Extract precisely the lines of the entries below, from the first line through the line containing "<!-- Generator: Adobe".

....................

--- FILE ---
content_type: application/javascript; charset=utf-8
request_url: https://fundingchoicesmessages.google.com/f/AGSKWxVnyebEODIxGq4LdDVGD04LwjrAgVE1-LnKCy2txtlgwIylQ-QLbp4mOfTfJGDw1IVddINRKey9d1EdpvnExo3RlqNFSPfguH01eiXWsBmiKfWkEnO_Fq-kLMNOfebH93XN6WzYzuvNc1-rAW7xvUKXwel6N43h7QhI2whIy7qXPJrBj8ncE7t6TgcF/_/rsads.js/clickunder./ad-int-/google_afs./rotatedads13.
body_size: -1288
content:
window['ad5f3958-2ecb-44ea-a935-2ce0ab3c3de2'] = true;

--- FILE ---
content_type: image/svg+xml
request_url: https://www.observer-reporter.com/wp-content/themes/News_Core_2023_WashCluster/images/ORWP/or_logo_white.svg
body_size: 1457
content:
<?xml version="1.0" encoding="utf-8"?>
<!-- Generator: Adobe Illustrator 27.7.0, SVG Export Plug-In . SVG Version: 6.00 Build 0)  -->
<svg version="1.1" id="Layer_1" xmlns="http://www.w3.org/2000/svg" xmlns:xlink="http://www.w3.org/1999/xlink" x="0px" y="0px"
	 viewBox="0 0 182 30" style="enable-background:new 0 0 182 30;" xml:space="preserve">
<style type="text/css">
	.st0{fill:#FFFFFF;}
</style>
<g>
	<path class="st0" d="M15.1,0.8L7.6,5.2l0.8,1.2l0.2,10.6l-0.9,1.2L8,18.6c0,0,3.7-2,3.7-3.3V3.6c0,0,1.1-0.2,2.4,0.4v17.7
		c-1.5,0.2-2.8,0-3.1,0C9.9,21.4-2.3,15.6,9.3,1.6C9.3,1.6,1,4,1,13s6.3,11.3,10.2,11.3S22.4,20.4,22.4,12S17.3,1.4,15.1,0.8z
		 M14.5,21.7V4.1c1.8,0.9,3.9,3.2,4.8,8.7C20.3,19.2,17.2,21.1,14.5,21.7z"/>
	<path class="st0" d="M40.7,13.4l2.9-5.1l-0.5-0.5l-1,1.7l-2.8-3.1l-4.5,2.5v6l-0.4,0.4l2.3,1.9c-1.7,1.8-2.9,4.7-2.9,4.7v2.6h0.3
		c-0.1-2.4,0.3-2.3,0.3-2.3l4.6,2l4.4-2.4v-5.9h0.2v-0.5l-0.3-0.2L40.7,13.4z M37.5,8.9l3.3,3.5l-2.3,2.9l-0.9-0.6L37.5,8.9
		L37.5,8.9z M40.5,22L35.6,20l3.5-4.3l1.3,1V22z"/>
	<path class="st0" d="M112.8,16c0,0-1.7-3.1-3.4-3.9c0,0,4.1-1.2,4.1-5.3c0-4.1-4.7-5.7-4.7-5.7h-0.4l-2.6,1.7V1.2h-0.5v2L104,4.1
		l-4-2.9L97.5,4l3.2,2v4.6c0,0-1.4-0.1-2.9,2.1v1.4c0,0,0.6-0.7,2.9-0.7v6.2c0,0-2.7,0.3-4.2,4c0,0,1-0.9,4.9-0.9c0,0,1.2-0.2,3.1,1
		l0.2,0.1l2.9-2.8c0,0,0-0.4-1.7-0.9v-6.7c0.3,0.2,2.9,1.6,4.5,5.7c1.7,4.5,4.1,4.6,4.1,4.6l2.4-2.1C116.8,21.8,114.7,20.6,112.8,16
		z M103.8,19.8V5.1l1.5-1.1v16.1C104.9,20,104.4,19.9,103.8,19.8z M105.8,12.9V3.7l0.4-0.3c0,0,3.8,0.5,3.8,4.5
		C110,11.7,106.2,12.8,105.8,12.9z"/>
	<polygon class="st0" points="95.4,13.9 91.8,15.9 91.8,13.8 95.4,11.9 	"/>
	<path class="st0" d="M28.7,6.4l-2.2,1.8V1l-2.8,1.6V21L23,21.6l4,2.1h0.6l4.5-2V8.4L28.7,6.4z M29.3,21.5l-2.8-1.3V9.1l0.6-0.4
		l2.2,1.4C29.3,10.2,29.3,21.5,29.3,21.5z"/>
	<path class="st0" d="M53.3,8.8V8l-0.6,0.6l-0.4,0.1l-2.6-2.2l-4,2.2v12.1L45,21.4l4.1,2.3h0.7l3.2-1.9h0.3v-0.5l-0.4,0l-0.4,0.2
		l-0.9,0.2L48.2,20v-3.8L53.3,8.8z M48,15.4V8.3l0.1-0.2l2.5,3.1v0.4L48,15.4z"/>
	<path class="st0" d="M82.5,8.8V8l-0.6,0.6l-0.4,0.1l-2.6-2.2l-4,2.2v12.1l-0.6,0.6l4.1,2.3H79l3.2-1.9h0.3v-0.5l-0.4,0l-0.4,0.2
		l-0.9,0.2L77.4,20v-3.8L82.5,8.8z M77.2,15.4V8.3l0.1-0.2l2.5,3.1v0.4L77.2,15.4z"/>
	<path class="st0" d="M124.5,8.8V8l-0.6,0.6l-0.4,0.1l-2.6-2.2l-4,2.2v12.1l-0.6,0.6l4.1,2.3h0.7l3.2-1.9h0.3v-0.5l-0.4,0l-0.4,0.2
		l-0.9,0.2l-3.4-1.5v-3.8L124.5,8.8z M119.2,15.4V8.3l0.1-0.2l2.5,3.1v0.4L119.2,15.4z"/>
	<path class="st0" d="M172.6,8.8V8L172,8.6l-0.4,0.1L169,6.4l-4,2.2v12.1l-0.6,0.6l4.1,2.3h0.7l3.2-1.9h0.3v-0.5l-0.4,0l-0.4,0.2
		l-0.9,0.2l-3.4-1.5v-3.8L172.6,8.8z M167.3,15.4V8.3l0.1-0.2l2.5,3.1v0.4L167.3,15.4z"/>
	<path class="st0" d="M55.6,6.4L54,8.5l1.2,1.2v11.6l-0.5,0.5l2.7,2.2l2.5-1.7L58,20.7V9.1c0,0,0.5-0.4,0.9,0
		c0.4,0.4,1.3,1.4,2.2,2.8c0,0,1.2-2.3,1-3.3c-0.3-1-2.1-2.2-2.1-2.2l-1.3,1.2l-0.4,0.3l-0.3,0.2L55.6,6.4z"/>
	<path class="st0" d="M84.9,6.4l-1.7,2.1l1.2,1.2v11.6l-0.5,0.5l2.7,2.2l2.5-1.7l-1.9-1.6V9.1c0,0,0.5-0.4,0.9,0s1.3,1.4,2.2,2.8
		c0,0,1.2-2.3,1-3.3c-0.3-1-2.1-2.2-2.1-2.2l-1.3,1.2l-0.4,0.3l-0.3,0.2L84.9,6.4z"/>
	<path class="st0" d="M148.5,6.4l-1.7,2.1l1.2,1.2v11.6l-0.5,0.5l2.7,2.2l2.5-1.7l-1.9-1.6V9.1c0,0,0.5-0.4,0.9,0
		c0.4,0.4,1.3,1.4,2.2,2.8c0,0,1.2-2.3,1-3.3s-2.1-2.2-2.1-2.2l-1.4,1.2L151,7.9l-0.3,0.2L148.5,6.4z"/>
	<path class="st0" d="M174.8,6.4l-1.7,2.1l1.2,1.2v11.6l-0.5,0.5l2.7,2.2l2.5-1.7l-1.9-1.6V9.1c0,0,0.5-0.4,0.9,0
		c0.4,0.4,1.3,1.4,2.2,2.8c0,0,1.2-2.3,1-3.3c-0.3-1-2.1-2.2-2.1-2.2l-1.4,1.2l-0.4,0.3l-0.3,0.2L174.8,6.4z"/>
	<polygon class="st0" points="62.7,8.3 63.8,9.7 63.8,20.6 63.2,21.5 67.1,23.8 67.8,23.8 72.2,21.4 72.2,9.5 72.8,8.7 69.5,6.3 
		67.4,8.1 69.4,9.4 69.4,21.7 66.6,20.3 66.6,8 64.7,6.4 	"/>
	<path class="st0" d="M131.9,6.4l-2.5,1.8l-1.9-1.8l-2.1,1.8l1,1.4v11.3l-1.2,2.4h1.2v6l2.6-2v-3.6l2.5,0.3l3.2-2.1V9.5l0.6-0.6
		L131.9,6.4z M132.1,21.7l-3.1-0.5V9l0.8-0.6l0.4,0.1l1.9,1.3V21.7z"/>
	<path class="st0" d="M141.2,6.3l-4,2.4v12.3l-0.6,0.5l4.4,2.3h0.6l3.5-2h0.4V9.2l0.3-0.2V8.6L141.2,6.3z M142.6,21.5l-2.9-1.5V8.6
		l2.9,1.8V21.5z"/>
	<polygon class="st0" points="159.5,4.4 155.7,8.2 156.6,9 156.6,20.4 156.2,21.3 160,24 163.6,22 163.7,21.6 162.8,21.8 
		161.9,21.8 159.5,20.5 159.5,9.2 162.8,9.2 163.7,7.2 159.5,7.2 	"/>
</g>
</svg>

....................

● **Response for this exercise**:
--- FILE ---
content_type: application/javascript; charset=utf-8
request_url: https://fundingchoicesmessages.google.com/f/AGSKWxVnyebEODIxGq4LdDVGD04LwjrAgVE1-LnKCy2txtlgwIylQ-QLbp4mOfTfJGDw1IVddINRKey9d1EdpvnExo3RlqNFSPfguH01eiXWsBmiKfWkEnO_Fq-kLMNOfebH93XN6WzYzuvNc1-rAW7xvUKXwel6N43h7QhI2whIy7qXPJrBj8ncE7t6TgcF/_/rsads.js/clickunder./ad-int-/google_afs./rotatedads13.
body_size: -1288
content:
window['ad5f3958-2ecb-44ea-a935-2ce0ab3c3de2'] = true;

--- FILE ---
content_type: image/svg+xml
request_url: https://www.observer-reporter.com/wp-content/themes/News_Core_2023_WashCluster/images/ORWP/or_logo_white.svg
body_size: 1457
content:
<?xml version="1.0" encoding="utf-8"?>
<!-- Generator: Adobe Illustrator 27.7.0, SVG Export Plug-In . SVG Version: 6.00 Build 0)  -->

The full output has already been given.